Но все-таки такого, чтобы я после театра ошалела от восторга, бредила тем, что видела, – такого со мной никогда не бывало! Одно было: я очень любила играть в театр. Пьесу я сочиняла сама, тут же, по вдохновению, во время действия. Играла я почти всегда одна: партнерами моими были куклы, диванная подушка, злодеем всегда был буфет. «Ты еще здесь, негодяй? – вопила я на него. – Сию минуту убирайся, или я размозжу тебе голову!»
Вот уже несколько дней, как все – и мама, и Юзефа – стараются не оставлять меня наедине с папой, а папа подмигивает мне и делает до невозможности загадочное лицо. Это значит, что мне готовят какой-то сюрприз. Так всегда бывает перед елкой и в особенности перед днем моего рождения: вся семья, и дедушка, и бабушка, и дядя Николай, и дядя Мирон, приходят с какими-то свертками и пакетами, которые складываются в мамином гардеробе и запираются на ключ. Папу ко мне не подпускают, его оттирают от меня, чтобы он не выболтал, какие мне готовят подарки. Иногда, улучив минуту, папа быстро-быстро шепчет мне: «Мирон принес что-то такое длинное, а Николай – круглое!»
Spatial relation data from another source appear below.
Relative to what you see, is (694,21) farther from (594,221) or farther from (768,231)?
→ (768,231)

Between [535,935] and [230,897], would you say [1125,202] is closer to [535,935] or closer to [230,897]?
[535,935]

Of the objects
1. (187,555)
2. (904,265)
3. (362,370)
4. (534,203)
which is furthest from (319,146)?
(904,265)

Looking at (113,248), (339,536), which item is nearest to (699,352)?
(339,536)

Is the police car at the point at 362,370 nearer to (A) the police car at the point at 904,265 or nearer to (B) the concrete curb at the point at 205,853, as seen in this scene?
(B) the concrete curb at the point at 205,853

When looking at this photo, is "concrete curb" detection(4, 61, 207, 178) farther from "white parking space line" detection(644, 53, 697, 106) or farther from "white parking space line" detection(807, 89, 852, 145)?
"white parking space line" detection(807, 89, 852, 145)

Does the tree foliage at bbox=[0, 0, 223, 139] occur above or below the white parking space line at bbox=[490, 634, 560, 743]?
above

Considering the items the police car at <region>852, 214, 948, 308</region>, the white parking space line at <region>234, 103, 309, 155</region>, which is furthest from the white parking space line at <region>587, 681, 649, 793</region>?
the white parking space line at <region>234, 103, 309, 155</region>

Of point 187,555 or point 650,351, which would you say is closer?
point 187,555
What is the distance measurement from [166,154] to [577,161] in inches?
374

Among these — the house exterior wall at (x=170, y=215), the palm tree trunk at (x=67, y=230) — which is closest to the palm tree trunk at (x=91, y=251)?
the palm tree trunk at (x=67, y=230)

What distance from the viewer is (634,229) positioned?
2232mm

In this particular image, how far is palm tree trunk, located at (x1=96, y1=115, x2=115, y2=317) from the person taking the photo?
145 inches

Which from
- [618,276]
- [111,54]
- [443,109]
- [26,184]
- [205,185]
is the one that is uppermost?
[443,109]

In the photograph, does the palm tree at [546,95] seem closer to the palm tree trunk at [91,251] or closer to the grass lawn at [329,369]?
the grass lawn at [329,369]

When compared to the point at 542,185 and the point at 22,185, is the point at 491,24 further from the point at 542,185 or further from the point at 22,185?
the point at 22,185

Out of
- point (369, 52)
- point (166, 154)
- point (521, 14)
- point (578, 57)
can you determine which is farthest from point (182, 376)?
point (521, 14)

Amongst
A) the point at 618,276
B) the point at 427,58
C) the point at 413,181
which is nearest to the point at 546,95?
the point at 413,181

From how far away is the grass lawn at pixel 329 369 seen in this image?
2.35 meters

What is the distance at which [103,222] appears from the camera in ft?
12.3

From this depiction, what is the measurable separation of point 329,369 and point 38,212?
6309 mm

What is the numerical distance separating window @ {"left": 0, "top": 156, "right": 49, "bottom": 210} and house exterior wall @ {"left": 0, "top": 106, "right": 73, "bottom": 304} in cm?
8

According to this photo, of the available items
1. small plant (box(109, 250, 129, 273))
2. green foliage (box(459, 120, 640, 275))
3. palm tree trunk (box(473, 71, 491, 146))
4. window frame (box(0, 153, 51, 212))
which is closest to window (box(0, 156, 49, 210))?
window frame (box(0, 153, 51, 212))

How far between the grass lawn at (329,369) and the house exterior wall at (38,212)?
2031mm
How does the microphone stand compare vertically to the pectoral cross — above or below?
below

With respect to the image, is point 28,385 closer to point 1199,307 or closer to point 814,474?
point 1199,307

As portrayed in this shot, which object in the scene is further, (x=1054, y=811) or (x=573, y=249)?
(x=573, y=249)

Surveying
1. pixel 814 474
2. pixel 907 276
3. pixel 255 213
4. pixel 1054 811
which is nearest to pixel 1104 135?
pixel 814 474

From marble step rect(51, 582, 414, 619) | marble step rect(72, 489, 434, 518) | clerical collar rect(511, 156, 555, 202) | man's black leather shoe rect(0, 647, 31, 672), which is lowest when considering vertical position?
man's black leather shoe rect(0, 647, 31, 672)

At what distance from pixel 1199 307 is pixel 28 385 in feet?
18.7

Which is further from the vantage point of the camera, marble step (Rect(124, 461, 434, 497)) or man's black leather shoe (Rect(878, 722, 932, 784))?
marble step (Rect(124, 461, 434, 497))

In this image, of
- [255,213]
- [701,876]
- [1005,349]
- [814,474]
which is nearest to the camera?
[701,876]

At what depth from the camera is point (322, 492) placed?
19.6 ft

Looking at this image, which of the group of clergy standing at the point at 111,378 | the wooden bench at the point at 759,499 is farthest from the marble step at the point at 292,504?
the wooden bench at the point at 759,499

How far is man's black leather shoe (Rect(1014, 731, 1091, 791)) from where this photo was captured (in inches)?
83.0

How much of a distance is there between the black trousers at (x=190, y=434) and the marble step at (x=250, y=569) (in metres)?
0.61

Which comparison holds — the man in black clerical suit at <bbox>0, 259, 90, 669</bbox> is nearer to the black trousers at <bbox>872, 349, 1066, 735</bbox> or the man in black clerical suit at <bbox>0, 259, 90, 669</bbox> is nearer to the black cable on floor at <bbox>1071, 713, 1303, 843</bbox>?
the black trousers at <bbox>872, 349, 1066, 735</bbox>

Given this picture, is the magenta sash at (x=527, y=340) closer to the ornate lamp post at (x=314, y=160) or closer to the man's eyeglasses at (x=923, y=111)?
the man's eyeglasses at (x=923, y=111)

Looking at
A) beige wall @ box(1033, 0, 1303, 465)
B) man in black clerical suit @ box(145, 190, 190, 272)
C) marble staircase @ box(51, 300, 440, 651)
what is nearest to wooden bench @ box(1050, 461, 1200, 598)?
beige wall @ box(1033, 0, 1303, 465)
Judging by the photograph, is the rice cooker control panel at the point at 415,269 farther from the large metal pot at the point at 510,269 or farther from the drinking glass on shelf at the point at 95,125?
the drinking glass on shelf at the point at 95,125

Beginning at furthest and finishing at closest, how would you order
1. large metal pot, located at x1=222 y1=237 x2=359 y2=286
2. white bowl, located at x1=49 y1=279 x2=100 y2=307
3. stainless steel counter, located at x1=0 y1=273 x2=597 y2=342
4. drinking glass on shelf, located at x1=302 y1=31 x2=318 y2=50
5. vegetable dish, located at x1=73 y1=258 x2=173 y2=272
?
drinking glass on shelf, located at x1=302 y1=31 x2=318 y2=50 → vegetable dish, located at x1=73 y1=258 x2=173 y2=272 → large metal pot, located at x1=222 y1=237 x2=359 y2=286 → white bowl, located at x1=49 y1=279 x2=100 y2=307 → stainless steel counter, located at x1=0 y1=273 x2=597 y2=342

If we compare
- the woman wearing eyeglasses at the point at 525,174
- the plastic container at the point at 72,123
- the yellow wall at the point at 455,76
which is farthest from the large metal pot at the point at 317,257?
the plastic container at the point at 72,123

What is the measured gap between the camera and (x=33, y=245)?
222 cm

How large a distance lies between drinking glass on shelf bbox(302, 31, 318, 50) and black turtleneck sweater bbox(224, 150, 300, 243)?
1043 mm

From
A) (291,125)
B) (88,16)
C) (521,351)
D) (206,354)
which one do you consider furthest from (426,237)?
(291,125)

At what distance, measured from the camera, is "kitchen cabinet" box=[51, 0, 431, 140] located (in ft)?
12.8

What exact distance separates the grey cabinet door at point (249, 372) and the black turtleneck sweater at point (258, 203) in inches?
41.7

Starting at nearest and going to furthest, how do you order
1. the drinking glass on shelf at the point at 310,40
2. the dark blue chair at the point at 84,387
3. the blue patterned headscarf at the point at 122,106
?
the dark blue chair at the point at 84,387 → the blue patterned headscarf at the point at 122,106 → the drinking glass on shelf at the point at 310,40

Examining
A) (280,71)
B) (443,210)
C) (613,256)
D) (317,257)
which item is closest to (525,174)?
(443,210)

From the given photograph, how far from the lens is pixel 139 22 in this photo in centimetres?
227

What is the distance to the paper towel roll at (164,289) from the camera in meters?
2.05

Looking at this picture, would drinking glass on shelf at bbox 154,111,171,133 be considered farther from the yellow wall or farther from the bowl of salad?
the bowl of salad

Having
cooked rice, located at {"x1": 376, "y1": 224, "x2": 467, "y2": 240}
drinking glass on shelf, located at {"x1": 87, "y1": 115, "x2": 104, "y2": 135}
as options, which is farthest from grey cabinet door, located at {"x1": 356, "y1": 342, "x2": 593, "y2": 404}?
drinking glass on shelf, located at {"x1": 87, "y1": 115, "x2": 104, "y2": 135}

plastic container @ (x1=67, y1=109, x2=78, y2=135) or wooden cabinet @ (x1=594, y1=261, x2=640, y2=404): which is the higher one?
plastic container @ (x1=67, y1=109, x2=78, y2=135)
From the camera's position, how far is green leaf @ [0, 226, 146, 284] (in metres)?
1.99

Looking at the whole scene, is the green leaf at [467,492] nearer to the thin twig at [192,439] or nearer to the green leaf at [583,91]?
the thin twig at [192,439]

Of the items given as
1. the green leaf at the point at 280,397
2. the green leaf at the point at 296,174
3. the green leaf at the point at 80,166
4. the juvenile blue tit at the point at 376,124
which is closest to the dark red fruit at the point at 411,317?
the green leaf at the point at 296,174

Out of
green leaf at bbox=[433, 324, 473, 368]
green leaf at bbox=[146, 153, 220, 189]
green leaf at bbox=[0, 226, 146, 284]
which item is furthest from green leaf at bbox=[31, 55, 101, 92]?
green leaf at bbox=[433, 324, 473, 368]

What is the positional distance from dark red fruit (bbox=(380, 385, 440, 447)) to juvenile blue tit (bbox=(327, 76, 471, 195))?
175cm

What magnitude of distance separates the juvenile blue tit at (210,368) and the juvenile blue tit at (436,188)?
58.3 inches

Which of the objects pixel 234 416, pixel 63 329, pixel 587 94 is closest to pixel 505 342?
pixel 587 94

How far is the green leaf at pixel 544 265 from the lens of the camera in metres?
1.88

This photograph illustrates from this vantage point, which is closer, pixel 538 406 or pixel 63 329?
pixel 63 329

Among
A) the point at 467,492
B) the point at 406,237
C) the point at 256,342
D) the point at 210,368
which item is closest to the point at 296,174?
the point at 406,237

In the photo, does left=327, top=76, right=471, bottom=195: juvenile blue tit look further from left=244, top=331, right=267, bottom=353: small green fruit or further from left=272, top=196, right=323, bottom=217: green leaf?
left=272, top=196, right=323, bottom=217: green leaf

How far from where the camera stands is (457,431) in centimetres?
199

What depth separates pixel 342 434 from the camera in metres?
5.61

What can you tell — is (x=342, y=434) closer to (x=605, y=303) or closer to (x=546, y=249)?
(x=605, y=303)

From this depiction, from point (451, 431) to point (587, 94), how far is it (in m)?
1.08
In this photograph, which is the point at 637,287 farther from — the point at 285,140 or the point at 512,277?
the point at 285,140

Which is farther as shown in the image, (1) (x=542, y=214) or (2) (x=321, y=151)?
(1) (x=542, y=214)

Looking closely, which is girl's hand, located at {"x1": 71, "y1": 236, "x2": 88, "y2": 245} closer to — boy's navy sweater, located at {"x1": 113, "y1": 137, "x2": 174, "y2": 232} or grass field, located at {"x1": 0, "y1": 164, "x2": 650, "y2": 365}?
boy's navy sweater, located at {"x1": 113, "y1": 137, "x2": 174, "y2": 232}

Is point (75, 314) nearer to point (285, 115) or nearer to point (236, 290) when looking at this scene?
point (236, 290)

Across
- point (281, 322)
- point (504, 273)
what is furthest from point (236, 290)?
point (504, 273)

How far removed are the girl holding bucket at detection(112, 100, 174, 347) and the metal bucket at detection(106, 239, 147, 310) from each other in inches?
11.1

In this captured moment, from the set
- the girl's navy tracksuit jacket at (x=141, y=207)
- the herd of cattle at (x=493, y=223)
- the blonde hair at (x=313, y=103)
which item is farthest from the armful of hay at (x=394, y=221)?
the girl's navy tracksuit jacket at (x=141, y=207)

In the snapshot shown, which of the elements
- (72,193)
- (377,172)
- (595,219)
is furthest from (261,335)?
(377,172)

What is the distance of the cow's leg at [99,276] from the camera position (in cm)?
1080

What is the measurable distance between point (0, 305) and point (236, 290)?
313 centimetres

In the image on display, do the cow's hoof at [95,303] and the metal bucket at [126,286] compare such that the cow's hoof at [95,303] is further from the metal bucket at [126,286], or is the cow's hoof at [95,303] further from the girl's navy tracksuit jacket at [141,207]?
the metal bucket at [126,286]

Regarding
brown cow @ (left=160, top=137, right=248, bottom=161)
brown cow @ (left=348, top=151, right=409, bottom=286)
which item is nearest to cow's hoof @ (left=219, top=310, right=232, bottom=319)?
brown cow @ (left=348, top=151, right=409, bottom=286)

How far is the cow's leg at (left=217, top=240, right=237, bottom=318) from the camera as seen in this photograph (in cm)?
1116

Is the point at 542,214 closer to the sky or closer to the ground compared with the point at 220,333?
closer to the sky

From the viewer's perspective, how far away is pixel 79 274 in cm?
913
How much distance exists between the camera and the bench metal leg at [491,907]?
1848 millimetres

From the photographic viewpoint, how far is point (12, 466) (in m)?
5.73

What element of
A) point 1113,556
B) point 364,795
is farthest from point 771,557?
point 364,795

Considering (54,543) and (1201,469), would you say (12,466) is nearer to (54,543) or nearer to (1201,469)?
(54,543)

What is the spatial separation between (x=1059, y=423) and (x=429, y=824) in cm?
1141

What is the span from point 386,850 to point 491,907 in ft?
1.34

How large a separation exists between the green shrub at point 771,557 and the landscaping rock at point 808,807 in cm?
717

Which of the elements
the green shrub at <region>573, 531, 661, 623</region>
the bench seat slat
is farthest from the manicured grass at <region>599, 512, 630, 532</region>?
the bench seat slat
«А что это такое?» – любопытствую я.
«Понятия не имею! – признается папа. – Я только видел, что одно – длинное, а другое – круглое…»
«Гоните Якова! – сердится Мирон. – Он ей все выбалтывает!»
Так и теперь. Папа без конца подмигивает мне; мама отгоняет его. Папа издали делает мне какие-то непонятные жесты – разводит руками, принимает горделивые позы, грозит кулаком; вообще можно подумать, что он сошел с ума. Понимаю я из всего этого только одно: меня ждет сюрприз, какое-то большое удовольствие.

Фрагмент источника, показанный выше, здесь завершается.